- 掲載本文
老舗が続々と閉店「住みたい街・吉祥寺」の変貌 ハーモニカ横丁など人気スポットも点在する
「住みたい街」の代名詞となっている東京・吉祥寺(武蔵野市)。2020年の「住みたい街ランキング(関東版)」(SUUMO)では横浜、恵比寿に続いて3位となっている。そんな人気の街もコロナ禍の直撃を受け、多くの店舗が閉店に追い込まれた。数十年にわたって営業を続けてきた老舗も例外ではない。
多くの人々に愛された店が、長い歴史の幕を閉じている。主だった店を挙げると、「コーキーズハウス」(22年間営業のアメリカンダイナー=4月閉店)、「芙葉亭」(33年間営業のフレンチ=5月閉店)、 「OLD CROW」(31年間営業のイタリアン=5月閉店)、「葡萄屋」(37年間営業の黒毛和牛のステーキ・しゃぶしゃぶなど=7月閉店)、「スパ吉」(17年間営業のパスタ専門店=8月閉店)、「金の猿」(23年間営業の和食ダイニング=12月閉店予定)。
思わずため息が出てしまう。「コロナ禍さえなかったら……」というのが関係者の共通した思いだろう。ある店にはこんな挨拶が掲示されていた。「ご愛顧ありがとうございました。 新型コロナウイルス感染拡大に伴い、このようなご挨拶となってしまい、誠に残念ではありますが……」。

- 課題内容
吉祥寺の老舗閉店についての本文のうち、「老舗が続々と閉店「住みたい街」を含む語句で始まり「に残念ではありますが……」。」で終わる部分を、一字も変えずに書き写す。 ここに並ぶ行は、この作業には関係しない。

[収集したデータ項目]
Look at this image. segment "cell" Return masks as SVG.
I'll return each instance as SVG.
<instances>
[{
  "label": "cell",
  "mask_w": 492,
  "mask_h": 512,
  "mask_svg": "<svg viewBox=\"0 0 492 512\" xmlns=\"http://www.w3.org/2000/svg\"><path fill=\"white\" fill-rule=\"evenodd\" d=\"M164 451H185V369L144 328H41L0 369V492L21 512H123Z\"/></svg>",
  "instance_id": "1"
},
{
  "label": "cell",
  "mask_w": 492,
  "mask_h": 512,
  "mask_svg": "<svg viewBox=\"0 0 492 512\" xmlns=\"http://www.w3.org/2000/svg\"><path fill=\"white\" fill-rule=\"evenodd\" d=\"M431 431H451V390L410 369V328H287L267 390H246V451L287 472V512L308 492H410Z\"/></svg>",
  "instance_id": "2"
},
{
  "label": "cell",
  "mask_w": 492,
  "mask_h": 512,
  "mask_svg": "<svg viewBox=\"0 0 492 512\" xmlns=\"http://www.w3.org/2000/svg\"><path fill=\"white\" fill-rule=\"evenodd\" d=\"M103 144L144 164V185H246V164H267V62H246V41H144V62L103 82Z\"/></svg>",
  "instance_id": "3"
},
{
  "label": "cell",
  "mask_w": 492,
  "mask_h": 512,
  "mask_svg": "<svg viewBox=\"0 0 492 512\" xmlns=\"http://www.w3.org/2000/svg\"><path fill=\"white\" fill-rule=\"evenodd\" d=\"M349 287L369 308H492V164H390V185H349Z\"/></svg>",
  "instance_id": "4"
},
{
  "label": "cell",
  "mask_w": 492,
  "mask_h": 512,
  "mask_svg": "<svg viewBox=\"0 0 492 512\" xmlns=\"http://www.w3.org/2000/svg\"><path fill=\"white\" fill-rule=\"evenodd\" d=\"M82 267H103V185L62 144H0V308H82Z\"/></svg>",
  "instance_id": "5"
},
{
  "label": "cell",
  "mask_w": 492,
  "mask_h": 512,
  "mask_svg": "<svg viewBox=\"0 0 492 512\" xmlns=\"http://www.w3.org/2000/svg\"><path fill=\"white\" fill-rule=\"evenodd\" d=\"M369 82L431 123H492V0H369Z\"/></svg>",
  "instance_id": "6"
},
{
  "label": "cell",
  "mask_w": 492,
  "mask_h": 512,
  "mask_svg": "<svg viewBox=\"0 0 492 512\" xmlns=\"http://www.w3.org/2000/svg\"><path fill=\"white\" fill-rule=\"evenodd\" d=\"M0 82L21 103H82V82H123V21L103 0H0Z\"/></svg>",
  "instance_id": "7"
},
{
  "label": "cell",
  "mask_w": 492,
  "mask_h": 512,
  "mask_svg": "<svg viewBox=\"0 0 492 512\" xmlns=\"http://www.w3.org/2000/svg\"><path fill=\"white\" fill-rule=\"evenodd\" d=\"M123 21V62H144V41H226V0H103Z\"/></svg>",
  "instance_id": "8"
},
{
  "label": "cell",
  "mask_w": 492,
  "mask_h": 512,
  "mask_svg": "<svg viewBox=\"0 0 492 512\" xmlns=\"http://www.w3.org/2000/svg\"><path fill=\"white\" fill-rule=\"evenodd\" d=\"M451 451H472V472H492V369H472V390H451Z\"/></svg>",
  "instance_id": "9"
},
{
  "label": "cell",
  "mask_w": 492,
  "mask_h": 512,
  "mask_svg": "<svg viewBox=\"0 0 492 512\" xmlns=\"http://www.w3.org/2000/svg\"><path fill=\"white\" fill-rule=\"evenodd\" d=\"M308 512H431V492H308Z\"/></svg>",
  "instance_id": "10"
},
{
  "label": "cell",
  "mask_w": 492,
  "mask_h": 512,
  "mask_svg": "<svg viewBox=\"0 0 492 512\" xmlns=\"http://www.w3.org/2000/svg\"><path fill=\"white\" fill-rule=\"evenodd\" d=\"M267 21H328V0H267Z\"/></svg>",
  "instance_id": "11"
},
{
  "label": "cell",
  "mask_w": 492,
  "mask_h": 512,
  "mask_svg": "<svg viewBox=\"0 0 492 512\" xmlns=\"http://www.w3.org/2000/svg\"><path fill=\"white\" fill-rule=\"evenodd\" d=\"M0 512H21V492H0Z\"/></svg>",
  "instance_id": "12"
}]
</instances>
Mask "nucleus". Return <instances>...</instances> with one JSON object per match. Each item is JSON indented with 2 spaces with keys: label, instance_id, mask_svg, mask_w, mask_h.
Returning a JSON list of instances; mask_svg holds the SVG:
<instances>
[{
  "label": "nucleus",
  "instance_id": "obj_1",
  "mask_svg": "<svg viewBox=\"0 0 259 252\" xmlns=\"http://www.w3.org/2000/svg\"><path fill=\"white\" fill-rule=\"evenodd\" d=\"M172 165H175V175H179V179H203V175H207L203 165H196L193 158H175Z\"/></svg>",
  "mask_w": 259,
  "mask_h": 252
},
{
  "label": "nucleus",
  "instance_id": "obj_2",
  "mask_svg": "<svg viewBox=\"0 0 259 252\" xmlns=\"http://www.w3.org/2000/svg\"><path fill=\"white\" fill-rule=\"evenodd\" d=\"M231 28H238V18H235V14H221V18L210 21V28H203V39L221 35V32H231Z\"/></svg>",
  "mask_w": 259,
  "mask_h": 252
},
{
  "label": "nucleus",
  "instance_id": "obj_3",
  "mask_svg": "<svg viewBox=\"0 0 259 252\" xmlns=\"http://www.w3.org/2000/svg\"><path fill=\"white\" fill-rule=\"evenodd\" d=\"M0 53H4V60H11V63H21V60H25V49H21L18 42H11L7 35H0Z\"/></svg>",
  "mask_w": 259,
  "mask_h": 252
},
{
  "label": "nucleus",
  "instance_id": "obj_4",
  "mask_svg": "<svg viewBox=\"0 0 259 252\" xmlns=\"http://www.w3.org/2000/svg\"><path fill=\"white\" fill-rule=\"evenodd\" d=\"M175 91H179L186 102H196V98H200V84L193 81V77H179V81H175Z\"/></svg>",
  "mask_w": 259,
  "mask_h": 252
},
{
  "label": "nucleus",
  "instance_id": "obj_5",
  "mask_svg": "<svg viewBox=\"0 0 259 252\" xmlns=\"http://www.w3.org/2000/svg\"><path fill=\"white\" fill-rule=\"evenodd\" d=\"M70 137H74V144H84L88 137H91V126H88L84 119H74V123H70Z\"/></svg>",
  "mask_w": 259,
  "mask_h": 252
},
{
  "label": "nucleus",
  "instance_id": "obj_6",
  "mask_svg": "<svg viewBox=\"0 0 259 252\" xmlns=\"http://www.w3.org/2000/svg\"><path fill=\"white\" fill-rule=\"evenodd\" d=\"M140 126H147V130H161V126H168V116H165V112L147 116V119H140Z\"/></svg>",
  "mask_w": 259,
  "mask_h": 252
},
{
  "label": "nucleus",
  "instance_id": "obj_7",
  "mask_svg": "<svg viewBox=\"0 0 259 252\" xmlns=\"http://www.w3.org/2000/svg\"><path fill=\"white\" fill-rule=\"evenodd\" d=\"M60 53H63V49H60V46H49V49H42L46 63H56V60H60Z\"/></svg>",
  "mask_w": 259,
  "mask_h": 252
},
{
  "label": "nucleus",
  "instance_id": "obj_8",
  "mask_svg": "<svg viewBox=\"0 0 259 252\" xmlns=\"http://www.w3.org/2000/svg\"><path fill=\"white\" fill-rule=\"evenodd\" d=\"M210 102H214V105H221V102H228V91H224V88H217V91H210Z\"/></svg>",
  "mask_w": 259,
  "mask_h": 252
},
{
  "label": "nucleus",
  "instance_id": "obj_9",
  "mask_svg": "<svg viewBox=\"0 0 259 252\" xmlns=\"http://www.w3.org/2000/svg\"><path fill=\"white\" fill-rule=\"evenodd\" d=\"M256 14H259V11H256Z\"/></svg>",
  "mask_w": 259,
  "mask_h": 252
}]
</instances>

- 解答欄
老舗が続々と閉店「住みたい街・吉祥寺」の変貌 ハーモニカ横丁など人気スポットも点在する
「住みたい街」の代名詞となっている東京・吉祥寺(武蔵野市)。2020年の「住みたい街ランキング(関東版)」(SUUMO)では横浜、恵比寿に続いて3位となっている。そんな人気の街もコロナ禍の直撃を受け、多くの店舗が閉店に追い込まれた。数十年にわたって営業を続けてきた老舗も例外ではない。
多くの人々に愛された店が、長い歴史の幕を閉じている。主だった店を挙げると、「コーキーズハウス」(22年間営業のアメリカンダイナー=4月閉店)、「芙葉亭」(33年間営業のフレンチ=5月閉店)、 「OLD CROW」(31年間営業のイタリアン=5月閉店)、「葡萄屋」(37年間営業の黒毛和牛のステーキ・しゃぶしゃぶなど=7月閉店)、「スパ吉」(17年間営業のパスタ専門店=8月閉店)、「金の猿」(23年間営業の和食ダイニング=12月閉店予定)。
思わずため息が出てしまう。「コロナ禍さえなかったら……」というのが関係者の共通した思いだろう。ある店にはこんな挨拶が掲示されていた。「ご愛顧ありがとうございました。 新型コロナウイルス感染拡大に伴い、このようなご挨拶となってしまい、誠に残念ではありますが……」。